- Inkerman
- Coordinates: 34°14′S 138°14′E﻿ / ﻿34.24°S 138.24°E
- Established: 22 May 1856
- Area: 228 km^{2} (88.0 sq mi)
- Region: Mid North
- County: Gawler
Lands administrative divisions around Inkerman:
| Kulpara | Goyder | Stow |
| Clinton | Inkerman | Balaklava |
| Gulf St Vincent | Dublin | Dublin |

= Hundred of Inkerman =

The Hundred of Inkerman is a cadastral unit of hundred located on the northern Adelaide Plains in South Australia and bounded on the north by the Wakefield River. It is one of the eight hundreds of the County of Gawler. It was named in 1856 by Governor Richard MacDonnell after the Crimean War Battle of Inkerman.

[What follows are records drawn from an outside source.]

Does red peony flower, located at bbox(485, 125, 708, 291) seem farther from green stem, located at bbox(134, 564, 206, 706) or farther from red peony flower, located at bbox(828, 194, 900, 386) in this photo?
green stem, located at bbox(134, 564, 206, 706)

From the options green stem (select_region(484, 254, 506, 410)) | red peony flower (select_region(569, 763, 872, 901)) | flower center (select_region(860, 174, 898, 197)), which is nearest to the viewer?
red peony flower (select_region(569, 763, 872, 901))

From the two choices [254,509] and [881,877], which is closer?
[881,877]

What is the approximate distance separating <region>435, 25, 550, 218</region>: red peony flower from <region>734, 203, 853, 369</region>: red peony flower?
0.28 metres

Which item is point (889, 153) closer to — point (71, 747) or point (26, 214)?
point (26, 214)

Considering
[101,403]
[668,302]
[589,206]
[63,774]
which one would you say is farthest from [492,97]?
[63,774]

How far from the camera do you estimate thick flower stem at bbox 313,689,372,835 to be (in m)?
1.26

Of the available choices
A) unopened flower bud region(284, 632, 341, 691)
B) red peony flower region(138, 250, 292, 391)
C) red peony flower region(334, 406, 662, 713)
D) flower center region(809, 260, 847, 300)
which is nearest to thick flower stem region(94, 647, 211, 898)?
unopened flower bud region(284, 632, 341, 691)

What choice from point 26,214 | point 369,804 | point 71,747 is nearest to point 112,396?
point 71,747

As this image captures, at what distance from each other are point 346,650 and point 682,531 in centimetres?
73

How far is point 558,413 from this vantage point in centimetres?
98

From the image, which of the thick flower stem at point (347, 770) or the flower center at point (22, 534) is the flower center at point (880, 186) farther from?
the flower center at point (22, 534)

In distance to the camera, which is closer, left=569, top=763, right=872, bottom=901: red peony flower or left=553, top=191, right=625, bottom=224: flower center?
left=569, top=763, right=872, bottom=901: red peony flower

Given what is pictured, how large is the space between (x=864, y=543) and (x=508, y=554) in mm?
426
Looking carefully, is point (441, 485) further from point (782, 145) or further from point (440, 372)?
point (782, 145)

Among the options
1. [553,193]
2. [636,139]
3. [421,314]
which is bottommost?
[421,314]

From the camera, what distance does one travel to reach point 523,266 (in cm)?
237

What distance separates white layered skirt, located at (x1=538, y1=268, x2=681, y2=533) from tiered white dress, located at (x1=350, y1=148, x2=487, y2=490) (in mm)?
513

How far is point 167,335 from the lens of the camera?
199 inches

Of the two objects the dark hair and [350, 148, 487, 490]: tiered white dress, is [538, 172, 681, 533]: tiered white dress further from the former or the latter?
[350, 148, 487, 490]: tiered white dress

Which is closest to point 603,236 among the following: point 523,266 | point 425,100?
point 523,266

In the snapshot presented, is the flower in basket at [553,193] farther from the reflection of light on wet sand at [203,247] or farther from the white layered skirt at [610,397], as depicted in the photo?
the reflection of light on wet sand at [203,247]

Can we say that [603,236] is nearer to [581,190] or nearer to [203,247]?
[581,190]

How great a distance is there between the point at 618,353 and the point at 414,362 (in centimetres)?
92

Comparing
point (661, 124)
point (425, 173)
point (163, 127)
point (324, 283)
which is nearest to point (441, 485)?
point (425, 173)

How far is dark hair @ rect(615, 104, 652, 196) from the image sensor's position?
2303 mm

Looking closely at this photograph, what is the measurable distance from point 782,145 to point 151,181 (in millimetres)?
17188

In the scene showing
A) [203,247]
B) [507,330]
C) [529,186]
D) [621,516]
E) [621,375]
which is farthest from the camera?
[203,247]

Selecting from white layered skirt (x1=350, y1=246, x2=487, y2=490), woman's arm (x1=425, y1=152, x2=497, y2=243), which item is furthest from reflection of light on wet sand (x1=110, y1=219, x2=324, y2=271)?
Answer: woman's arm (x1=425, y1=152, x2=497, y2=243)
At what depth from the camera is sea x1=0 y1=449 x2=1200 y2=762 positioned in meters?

The following localities and towns of the Wakefield Council area are situated inside (or largely inside) the bounds of the Hundred of Inkerman:
- Wild Horse Plains (northern half)
- Inkerman
- Kallora (western half)
- Proof Range
- Port Wakefield
- Bowmans (southern half)

==Local government==
On 28 November 1878 the District Council of Port Wakefield was established, incorporating the entire Hundred of Inkerman as well as the western two thirds of the Hundred of Goyder and a small coastal portion of the Hundred of Clinton near the Wakefield port.

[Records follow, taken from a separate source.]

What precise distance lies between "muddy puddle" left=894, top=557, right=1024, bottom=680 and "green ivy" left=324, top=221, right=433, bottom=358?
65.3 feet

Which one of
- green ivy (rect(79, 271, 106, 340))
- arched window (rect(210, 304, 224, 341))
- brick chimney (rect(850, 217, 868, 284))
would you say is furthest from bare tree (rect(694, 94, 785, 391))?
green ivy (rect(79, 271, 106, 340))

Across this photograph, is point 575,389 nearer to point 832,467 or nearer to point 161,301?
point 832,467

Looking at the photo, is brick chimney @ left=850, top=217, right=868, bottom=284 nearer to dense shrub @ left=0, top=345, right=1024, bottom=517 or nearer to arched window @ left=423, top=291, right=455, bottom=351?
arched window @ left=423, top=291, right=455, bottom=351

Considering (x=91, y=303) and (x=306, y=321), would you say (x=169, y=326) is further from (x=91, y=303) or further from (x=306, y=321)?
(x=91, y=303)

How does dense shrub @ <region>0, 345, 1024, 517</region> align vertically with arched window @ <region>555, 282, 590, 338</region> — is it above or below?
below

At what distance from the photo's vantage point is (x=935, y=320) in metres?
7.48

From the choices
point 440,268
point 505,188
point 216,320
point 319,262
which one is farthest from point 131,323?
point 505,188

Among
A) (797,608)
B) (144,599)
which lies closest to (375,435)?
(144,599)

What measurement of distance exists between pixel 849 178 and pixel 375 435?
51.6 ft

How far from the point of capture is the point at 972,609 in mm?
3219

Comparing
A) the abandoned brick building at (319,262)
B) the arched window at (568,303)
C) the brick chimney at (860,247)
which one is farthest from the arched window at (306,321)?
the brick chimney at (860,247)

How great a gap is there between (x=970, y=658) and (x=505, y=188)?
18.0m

In 1983 the Port Wakefield council amalgamated with the councils of Balaklava and Owen bringing the hundred under the local governance of the District Council of Wakefield Plains. Then in 1997 Wakefield Plains and Blyth-Snowtown councils merged bringing the hundred into the much larger Wakefield Regional Council as a part of its Central ward.